Since $p(p(1)) \ge 1$ always holds, $i=1$ must be this unique number. So $p(p(2))=1, p(p(3))=2$ and inductively $p(p(k))=k-1$ for all $k \ge 1$ while $p(p(1))=n$. So $\mod n$, we have $p(p(n)) \equiv n-1$ and hence $p(n-1) \equiv p(n)-1$, so $p(n) \equiv n+c$ for some constant $c$ (everything is $\mod n$). But then $p(p(n)) \equiv n+2c \equiv n-1$, so $n \mid 2c+1$. So for even $n$, we don't have any such permutations and for odd $n=2k+1$, we have to choose $c=k$. So for odd $n=2k+1$, there is exactly one such permutation which is defined by $p(i) \equiv i+k \mod n$.
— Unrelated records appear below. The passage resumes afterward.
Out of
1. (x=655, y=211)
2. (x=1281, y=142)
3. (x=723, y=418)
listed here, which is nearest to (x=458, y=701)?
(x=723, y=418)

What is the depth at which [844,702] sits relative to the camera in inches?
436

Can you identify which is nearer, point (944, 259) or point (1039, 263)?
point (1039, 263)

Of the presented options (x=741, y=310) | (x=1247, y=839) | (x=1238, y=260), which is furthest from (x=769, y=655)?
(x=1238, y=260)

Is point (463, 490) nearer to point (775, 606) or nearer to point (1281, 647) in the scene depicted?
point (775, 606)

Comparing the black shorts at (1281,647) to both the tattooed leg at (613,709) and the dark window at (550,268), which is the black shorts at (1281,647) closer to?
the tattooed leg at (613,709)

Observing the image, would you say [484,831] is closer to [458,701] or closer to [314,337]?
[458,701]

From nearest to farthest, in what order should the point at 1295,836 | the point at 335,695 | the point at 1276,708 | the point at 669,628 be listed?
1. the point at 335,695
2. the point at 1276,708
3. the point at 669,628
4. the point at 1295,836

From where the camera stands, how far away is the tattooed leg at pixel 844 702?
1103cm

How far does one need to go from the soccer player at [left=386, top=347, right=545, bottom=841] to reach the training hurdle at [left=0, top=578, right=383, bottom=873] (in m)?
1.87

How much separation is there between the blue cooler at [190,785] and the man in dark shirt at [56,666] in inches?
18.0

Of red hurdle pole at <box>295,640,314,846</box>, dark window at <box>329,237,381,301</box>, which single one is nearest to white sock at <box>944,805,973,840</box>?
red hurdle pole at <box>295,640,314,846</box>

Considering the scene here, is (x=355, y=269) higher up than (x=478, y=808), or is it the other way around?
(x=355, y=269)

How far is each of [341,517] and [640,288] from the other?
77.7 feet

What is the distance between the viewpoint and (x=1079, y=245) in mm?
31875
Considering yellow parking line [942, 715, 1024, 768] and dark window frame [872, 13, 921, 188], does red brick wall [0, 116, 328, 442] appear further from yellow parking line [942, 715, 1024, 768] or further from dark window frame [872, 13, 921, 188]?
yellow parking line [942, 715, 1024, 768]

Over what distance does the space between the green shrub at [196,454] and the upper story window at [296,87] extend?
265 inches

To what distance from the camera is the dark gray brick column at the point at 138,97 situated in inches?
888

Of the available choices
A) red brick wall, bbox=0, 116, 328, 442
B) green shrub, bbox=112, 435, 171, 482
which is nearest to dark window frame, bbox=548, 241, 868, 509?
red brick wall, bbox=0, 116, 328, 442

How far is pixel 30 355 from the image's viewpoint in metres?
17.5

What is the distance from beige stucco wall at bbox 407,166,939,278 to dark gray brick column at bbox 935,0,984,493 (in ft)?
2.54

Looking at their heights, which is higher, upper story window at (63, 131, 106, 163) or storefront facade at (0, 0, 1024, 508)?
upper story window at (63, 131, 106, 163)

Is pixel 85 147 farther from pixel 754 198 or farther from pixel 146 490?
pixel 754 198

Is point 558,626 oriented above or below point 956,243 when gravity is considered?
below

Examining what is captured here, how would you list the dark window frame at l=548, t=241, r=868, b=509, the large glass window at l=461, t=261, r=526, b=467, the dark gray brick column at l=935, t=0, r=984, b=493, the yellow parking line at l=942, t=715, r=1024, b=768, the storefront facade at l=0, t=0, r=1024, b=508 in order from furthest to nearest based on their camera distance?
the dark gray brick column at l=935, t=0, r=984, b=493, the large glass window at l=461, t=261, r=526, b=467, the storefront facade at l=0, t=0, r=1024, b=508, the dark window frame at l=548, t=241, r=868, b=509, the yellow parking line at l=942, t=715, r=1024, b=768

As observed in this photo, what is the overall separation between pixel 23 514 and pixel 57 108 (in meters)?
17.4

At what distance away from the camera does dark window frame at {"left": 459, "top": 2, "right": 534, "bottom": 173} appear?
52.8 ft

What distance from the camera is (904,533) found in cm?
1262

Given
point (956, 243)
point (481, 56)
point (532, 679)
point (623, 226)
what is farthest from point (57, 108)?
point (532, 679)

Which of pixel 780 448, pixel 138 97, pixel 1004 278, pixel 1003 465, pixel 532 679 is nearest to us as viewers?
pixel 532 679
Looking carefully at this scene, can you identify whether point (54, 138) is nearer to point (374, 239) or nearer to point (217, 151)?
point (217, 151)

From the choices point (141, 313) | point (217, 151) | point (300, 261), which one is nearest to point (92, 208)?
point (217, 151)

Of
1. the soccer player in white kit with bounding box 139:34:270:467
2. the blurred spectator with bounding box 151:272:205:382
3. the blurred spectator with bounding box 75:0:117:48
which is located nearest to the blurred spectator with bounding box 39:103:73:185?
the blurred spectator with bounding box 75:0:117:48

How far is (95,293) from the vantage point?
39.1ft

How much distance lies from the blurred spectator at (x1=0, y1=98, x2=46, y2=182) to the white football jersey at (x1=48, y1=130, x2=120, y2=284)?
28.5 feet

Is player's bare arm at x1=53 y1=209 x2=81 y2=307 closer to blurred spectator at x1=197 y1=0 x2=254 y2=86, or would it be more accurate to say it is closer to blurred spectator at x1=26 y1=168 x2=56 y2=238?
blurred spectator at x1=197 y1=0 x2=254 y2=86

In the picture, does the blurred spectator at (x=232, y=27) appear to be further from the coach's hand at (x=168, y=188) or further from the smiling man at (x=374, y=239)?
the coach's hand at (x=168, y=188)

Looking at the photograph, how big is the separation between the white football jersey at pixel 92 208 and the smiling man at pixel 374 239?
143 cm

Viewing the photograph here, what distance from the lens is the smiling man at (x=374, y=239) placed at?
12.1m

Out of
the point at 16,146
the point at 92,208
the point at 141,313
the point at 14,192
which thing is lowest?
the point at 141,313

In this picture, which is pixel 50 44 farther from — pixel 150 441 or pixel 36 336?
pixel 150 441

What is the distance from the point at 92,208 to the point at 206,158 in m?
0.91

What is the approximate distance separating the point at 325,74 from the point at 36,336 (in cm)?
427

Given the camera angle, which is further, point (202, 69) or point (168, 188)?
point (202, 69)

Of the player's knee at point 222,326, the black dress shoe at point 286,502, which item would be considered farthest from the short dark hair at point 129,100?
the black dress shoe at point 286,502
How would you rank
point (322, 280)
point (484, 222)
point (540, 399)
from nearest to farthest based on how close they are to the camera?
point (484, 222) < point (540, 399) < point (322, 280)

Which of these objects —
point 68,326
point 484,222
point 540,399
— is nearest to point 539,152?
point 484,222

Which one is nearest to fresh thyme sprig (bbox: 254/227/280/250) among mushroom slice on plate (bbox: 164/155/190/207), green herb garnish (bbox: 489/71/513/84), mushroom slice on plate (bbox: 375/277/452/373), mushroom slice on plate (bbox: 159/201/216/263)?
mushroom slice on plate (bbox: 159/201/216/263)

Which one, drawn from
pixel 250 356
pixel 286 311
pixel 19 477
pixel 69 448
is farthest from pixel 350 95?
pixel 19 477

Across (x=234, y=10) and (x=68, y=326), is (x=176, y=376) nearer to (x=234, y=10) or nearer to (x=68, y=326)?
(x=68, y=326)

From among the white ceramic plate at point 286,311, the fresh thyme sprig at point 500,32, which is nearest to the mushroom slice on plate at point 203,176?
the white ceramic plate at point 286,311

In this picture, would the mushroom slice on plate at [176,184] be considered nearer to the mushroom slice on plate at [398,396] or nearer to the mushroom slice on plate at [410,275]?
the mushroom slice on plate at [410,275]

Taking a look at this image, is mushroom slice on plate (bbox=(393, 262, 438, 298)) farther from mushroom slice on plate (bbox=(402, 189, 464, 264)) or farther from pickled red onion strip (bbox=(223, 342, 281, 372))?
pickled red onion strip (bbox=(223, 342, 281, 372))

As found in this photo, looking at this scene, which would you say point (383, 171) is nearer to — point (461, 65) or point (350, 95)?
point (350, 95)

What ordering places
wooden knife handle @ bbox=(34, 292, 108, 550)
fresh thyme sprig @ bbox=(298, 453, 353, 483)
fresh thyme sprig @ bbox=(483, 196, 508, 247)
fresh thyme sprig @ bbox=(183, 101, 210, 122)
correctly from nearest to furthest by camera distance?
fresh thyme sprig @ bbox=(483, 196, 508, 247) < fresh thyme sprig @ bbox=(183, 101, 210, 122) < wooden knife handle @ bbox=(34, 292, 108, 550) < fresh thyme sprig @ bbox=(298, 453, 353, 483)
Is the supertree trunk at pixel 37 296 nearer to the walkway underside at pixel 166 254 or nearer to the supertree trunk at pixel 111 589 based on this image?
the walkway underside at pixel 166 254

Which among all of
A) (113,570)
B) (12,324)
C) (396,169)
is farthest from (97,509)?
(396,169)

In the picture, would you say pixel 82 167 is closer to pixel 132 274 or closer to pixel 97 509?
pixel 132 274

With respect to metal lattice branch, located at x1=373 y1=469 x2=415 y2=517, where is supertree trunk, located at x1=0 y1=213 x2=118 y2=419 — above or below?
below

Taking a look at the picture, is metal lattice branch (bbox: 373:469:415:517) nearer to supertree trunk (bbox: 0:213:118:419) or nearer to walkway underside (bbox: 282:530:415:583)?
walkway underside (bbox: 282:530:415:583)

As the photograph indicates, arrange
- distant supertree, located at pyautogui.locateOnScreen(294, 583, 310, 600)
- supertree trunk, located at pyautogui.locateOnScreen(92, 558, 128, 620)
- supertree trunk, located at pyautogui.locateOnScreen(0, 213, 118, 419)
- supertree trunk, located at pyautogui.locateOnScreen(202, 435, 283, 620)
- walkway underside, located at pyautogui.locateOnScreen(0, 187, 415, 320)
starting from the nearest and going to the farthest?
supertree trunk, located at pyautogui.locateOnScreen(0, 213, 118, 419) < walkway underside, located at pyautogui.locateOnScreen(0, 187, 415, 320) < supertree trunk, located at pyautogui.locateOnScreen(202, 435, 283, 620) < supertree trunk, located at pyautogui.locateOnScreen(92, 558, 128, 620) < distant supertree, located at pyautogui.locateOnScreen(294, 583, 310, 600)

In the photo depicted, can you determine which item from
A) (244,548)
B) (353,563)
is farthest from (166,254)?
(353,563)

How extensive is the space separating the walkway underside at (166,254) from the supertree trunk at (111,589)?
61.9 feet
We see $p(p(1))\geq 1$ so $p(p(2))<2$ so $p(p(2))=1$,$p(p(3))<3$ and $p(p(3))\neq 1$ so we conclude $p(p(i))=i-1$ for $i\geq 2$ and $p(p(1))=n$ . Let's say $p(x)=n$ now we know that $p(p(x))=x-1$ so $p(n)=x-1$ and we know $p(1)=x$.Now from $p(p(n))=n-1$ we deduce $p(x-1)=n-1$,in same fashion we prove $p(x-i)=n-i$ $\forall i\leq x-1$ and we can prove $p(n-(i+1))=x-2$ so for choosen $x$ for every other number $j$ we know $p(j)$ is unique.Now from proven identities $p(x-(x-1))=n-(x-1)$ so $p(1)=n-x+1$ so but $p(1)=x$ so we know $x=n-x+1$ so $x=\frac{n+1}{2}$ so for odd $n$ answer is $1$ and for even we don't have solutions.